Document:
>> begin

The Foodie's Guide to Surviving Summer

Some seasonal culinary advice for the jet-setters amongst you, courtesy of a comedian making meals in kettles, a student cooking dinner on his engine, and some 21st century bushcraft

Feature by Peter Simpson | 02 Jul 2015
  • The Foodie's Guide to Surviving Summer

Summer holidays are difficult beasts – ostensibly all about relaxing and enjoying new experiences, they often devolve into the kind of sun-drenched logistical nightmare that would make Werner Herzog blush. The blind panic to 'do all of the stuff' puts everyone on the trip on edge, and the people around you seem to be talking in some kind of funny, almost foreign language. Being an urbane sophisticate, you pretend to understand, but end up mumbling in broken English (even though that’s the one language you can speak) and pointing at the air as though you’re trying to work a giant invisible touchscreen. That’s a summer holiday.

All that being said, chances are you’ll go on one of these 'holidays' at some point, so we’re here to help. You see, while diving headfirst into a new cuisine is one of the joys of travelling, there will be times when the fates conspire against you. Maybe the great little patisserie will be closed for the afternoon, or the seafood restaurant might have run out of razor clams, or perhaps you’re trapped in an airport for nine hours and don’t fancy paying six euros for a granola bar that appears to have been sat on or otherwise molested. Fear not traveller, we are here, and we’ve brought back-up.

>> end

Information shown:
>> begin

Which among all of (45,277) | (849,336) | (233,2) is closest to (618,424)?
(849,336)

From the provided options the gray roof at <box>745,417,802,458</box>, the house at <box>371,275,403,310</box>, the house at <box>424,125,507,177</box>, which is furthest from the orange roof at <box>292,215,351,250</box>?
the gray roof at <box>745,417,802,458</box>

>> end

Problems and tasks:
[1] In the summer travel feature, what price does the granola bar at the airport cost?
[2] Write out the passage of the summer travel feature word for word, starting at "Some seasonal culinary" and ending at "a summer holiday.".

Final results:
[1] Six euros.

[2]
Some seasonal culinary advice for the jet-setters amongst you, courtesy of a comedian making meals in kettles, a student cooking dinner on his engine, and some 21st century bushcraft

Feature by Peter Simpson | 02 Jul 2015
  • The Foodie's Guide to Surviving Summer

Summer holidays are difficult beasts – ostensibly all about relaxing and enjoying new experiences, they often devolve into the kind of sun-drenched logistical nightmare that would make Werner Herzog blush. The blind panic to 'do all of the stuff' puts everyone on the trip on edge, and the people around you seem to be talking in some kind of funny, almost foreign language. Being an urbane sophisticate, you pretend to understand, but end up mumbling in broken English (even though that’s the one language you can speak) and pointing at the air as though you’re trying to work a giant invisible touchscreen. That’s a summer holiday.